======== Excerpted passage
The son of a civil servant, Luchet was raised in Dieppe where his parents had moved in 1813. A brilliant student but from a family with no fortune, he was placed aged 13 in an office of the Dieppe court of justice. He then worked by a ship owner and a banker and, in 1823, decided to leave for Paris where he wanted to go into literature. He was then employed by a merchant of the rue Saint-Martin, which completely disgusted him with the trading world, a feeling he expressed later in his autobiographical novel Frère et soeur. He spent some time by a merchant of sheets before getting into journalism.

Unfortunately, he soon found himself homeless and spent two years in misery before finding a stenographer position at the Chamber of Deputies where he met, among others, Alphonse Rabbe, Louis Reybaud and Léon Gozlan who allowed him to enter their political review La Jeune France.

Spotted by Jacques Coste, he became a journalist at Le Temps, then joined the Journal de Paris and took an active part to the July Revolution of 1830, which earned him a five-year exile in Belgium, then in Jersey. A collaborator with Talisman, Le Siècle (1849), the Républicain de Seine-et-Marne (1850) and the magazine La Vigne (1866), his plays were given on the most prestigious Parisian stages of his time including the Théâtre de l'Ambigu-Comique, the Théâtre de la Porte-Saint-Martin, and the Théâtre Beaumarchais.

In addition to some novels, he also wrote books on vine and wine. Luchet was also the governor of the château de Fontainebleau (1848). His novel Le Nom de famille earned him a two-year prison sentence and a 1000 frs fine
"for incitement to hatred and contempt of the government and incitement to class hatred".
 His defendant was Jules Favre.

Luchet is buried at Père Lachaise Cemetery (49th division). His bronze bust is listed in French patrimony.
================
======== Given records
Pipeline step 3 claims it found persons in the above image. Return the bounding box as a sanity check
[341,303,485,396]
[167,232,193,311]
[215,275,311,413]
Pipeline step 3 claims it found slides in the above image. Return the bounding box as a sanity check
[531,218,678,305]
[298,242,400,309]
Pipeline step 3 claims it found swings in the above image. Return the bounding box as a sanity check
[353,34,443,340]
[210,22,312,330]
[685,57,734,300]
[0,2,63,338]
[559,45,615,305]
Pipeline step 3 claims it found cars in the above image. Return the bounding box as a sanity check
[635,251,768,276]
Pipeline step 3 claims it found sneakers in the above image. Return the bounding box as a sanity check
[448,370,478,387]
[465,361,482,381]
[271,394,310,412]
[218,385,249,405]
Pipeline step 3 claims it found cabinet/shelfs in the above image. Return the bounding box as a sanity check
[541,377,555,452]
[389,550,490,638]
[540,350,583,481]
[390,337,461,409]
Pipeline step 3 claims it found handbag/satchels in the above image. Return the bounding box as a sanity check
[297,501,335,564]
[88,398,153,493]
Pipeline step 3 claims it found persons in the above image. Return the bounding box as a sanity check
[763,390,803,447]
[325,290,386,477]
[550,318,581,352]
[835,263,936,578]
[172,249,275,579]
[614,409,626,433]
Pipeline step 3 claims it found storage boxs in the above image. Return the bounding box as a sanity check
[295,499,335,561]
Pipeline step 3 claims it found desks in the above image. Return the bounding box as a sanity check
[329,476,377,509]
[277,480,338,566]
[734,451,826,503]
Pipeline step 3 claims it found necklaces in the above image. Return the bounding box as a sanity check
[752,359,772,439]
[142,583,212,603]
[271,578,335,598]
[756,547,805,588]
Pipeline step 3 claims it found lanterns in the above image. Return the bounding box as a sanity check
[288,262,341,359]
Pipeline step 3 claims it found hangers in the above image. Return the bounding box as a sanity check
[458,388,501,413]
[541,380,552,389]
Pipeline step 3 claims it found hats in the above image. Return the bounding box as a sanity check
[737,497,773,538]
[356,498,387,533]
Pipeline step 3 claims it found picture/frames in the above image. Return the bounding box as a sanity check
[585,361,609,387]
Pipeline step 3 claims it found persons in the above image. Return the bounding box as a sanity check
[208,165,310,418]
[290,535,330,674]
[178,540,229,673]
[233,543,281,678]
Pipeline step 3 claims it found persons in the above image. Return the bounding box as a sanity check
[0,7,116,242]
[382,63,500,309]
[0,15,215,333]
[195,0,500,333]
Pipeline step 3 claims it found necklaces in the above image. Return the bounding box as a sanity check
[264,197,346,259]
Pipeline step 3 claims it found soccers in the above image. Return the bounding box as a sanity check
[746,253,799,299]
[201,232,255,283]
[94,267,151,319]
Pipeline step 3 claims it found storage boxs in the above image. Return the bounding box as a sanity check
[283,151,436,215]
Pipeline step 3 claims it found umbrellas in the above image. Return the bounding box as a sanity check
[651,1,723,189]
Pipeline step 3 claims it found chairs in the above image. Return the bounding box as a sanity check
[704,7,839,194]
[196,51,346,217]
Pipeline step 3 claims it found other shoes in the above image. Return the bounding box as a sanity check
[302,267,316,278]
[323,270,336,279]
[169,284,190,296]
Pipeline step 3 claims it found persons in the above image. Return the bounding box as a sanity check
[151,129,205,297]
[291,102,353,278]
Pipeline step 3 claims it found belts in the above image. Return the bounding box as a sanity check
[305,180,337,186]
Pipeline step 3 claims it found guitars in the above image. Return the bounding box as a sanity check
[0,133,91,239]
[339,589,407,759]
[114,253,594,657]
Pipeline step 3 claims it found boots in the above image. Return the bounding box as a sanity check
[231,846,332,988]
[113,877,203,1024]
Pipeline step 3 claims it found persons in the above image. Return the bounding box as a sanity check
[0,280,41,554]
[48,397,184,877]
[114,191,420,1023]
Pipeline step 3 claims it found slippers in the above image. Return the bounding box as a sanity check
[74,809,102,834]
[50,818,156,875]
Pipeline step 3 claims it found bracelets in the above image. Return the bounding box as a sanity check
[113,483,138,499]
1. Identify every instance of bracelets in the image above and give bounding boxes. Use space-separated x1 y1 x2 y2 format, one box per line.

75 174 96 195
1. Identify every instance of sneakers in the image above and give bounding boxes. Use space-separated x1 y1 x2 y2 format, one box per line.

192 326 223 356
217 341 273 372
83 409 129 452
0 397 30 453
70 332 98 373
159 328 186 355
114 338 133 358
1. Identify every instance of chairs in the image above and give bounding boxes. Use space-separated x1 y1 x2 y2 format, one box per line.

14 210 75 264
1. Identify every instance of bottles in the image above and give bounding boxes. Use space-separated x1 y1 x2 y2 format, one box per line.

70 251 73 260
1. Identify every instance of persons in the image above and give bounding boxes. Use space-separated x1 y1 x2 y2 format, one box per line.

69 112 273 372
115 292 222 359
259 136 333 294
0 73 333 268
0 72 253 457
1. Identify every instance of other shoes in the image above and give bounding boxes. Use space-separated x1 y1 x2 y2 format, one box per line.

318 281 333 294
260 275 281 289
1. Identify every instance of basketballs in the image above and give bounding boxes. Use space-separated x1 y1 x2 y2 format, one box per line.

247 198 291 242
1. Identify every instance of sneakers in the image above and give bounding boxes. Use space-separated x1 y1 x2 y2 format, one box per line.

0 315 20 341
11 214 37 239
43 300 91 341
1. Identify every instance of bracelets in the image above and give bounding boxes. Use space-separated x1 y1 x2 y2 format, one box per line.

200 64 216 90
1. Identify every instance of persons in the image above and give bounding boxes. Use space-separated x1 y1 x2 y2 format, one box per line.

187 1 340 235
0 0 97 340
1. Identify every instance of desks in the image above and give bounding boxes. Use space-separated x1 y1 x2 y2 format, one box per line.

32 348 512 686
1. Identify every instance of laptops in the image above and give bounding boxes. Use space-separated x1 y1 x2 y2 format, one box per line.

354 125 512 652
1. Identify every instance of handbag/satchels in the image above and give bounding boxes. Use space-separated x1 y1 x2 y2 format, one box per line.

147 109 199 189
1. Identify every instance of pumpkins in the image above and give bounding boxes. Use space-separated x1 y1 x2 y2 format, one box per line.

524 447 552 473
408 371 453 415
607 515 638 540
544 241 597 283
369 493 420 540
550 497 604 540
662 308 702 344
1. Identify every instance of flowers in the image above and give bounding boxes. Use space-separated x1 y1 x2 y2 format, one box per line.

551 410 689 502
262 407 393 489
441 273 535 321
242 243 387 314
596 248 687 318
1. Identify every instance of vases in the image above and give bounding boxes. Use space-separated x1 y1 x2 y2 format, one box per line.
================
Your assignment -
Retype the biographical passage on Luchet word for word, starting with "In addition to" and going on through "in French patrimony.". The records are separate material and do not belong to the biographical passage on Luchet.

Answer to the problem -
In addition to some novels, he also wrote books on vine and wine. Luchet was also the governor of the château de Fontainebleau (1848). His novel Le Nom de famille earned him a two-year prison sentence and a 1000 frs fine
"for incitement to hatred and contempt of the government and incitement to class hatred".
 His defendant was Jules Favre.

Luchet is buried at Père Lachaise Cemetery (49th division). His bronze bust is listed in French patrimony.